◆ **INSTRUCTIONS FOR THE TASK**: Take down each entry exactly as written.
## start LISTED ENTRIES
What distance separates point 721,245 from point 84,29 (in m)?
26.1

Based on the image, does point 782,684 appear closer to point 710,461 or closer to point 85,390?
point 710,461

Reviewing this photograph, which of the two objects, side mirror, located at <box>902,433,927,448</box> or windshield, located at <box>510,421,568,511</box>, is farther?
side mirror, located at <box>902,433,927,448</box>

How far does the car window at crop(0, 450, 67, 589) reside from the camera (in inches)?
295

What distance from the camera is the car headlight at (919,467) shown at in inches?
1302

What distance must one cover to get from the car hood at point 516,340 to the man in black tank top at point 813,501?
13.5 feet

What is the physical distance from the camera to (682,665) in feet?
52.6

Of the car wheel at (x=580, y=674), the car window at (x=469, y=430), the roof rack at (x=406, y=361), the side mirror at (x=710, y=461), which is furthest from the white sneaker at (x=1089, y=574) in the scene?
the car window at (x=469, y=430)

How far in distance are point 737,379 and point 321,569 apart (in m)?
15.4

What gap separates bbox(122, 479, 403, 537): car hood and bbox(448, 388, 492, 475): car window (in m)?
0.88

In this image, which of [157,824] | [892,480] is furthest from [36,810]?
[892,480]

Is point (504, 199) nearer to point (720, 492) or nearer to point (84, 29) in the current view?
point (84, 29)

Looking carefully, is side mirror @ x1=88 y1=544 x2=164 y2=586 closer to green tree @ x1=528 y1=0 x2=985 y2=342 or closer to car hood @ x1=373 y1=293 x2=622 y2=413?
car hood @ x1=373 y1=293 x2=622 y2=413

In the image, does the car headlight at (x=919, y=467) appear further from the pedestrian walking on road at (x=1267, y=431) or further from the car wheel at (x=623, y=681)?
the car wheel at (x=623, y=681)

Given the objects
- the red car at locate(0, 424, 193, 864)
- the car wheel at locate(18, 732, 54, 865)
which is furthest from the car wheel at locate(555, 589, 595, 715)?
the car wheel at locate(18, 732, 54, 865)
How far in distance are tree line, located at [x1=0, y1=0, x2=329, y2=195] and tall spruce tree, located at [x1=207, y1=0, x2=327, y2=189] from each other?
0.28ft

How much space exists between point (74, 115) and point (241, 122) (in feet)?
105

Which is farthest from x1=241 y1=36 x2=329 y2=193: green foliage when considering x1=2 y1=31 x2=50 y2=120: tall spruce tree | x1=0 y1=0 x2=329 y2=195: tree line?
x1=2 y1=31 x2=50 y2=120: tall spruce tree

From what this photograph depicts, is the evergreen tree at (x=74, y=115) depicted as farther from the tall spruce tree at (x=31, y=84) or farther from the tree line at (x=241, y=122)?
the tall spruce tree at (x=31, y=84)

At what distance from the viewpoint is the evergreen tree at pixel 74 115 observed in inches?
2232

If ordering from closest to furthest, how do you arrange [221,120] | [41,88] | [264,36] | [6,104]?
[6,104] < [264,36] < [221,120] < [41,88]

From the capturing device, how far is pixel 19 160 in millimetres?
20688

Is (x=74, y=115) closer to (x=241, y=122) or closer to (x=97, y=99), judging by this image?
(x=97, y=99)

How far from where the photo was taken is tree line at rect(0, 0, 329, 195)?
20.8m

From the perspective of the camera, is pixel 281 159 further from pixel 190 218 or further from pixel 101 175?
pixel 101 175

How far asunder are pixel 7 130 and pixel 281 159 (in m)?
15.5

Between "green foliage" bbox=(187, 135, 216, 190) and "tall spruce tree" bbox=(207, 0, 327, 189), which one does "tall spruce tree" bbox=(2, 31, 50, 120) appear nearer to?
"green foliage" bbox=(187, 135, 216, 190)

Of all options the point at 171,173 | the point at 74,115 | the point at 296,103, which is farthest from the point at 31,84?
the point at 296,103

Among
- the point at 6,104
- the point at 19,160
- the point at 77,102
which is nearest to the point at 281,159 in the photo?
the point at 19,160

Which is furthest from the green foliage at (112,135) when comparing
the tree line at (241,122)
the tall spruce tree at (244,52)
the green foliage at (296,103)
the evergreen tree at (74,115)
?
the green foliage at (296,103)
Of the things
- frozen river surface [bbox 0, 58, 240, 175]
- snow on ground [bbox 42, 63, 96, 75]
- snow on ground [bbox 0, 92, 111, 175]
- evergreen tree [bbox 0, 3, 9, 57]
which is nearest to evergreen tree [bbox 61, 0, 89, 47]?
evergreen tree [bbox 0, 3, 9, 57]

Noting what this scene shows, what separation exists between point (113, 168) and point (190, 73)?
## end LISTED ENTRIES
◆ **THE OUTPUT**:
What distance separates point 721,245 from point 84,29 (in m)?
26.1

Based on the image, does point 782,684 appear closer to point 710,461 or closer to point 85,390?
point 710,461

Reviewing this photograph, which of the two objects, side mirror, located at <box>902,433,927,448</box> or windshield, located at <box>510,421,568,511</box>, is farther?
side mirror, located at <box>902,433,927,448</box>

How far does the car window at crop(0, 450, 67, 589) reside from the camera (in inches)?
295

What distance from the camera is the car headlight at (919,467) shown at in inches?
1302

What distance must one cover to get from the car hood at point 516,340 to the man in black tank top at point 813,501?
13.5 feet

What is the physical distance from the camera to (682,665) in feet?
52.6

Of the car wheel at (x=580, y=674), the car window at (x=469, y=430), the roof rack at (x=406, y=361), the side mirror at (x=710, y=461), which is furthest from the white sneaker at (x=1089, y=574) in the scene?
the car window at (x=469, y=430)

How far in distance are point 737,379 and point 321,569 apart (in m)?
15.4

What gap separates bbox(122, 479, 403, 537): car hood and bbox(448, 388, 492, 475): car window (in m)?
0.88

In this image, which of [157,824] | [892,480] is furthest from [36,810]?
[892,480]

Is point (504, 199) nearer to point (720, 492) or nearer to point (84, 29) in the current view?
point (84, 29)

Looking carefully, is side mirror @ x1=88 y1=544 x2=164 y2=586 closer to green tree @ x1=528 y1=0 x2=985 y2=342 or closer to car hood @ x1=373 y1=293 x2=622 y2=413?
car hood @ x1=373 y1=293 x2=622 y2=413

In the image, does the car headlight at (x=919, y=467) appear further from the pedestrian walking on road at (x=1267, y=431) or further from the car wheel at (x=623, y=681)?
the car wheel at (x=623, y=681)

Given the objects
- the red car at locate(0, 424, 193, 864)
- the car wheel at locate(18, 732, 54, 865)
which is furthest from the car wheel at locate(555, 589, 595, 715)?
the car wheel at locate(18, 732, 54, 865)
How far in distance are tree line, located at [x1=0, y1=0, x2=329, y2=195] and tall spruce tree, located at [x1=207, y1=0, x2=327, y2=189] from each other?
0.28ft

How much space exists between point (74, 115) and point (241, 122) (in feet)?
105

Which is farthest from x1=241 y1=36 x2=329 y2=193: green foliage when considering x1=2 y1=31 x2=50 y2=120: tall spruce tree | x1=0 y1=0 x2=329 y2=195: tree line?
x1=2 y1=31 x2=50 y2=120: tall spruce tree

From what this photograph depicts, is the evergreen tree at (x=74, y=115) depicted as farther from the tall spruce tree at (x=31, y=84) or farther from the tree line at (x=241, y=122)?
the tall spruce tree at (x=31, y=84)

At what distance from the viewpoint is the evergreen tree at pixel 74 115 observed in inches?
2232

If ordering from closest to furthest, how do you arrange [221,120] | [41,88] | [264,36] | [6,104]?
[6,104] < [264,36] < [221,120] < [41,88]

From the capturing device, how far is pixel 19 160 in millimetres?
20688

Is (x=74, y=115) closer to (x=241, y=122) or closer to (x=97, y=99), judging by this image?
(x=97, y=99)

How far from where the photo was taken is tree line at rect(0, 0, 329, 195)?
20.8m

From the perspective of the camera, is pixel 281 159 further from pixel 190 218 or further from pixel 101 175?
pixel 101 175

How far asunder are pixel 7 130 and pixel 281 159 (in m)?
15.5

Between "green foliage" bbox=(187, 135, 216, 190) and "tall spruce tree" bbox=(207, 0, 327, 189), which one does "tall spruce tree" bbox=(2, 31, 50, 120) appear nearer to?
"green foliage" bbox=(187, 135, 216, 190)

Of all options the point at 171,173 | the point at 74,115 | the point at 296,103, which is farthest from the point at 31,84?
the point at 296,103

Among
- the point at 6,104
- the point at 19,160
- the point at 77,102
which is nearest to the point at 281,159 in the photo?
the point at 19,160

Which is furthest from the green foliage at (112,135) when comparing
the tree line at (241,122)
the tall spruce tree at (244,52)
the green foliage at (296,103)
the evergreen tree at (74,115)
?
the green foliage at (296,103)
Of the things
- frozen river surface [bbox 0, 58, 240, 175]
- snow on ground [bbox 42, 63, 96, 75]
- snow on ground [bbox 0, 92, 111, 175]
- evergreen tree [bbox 0, 3, 9, 57]
which is nearest to evergreen tree [bbox 61, 0, 89, 47]?
evergreen tree [bbox 0, 3, 9, 57]

Noting what this scene shows, what separation exists between point (113, 168) and point (190, 73)?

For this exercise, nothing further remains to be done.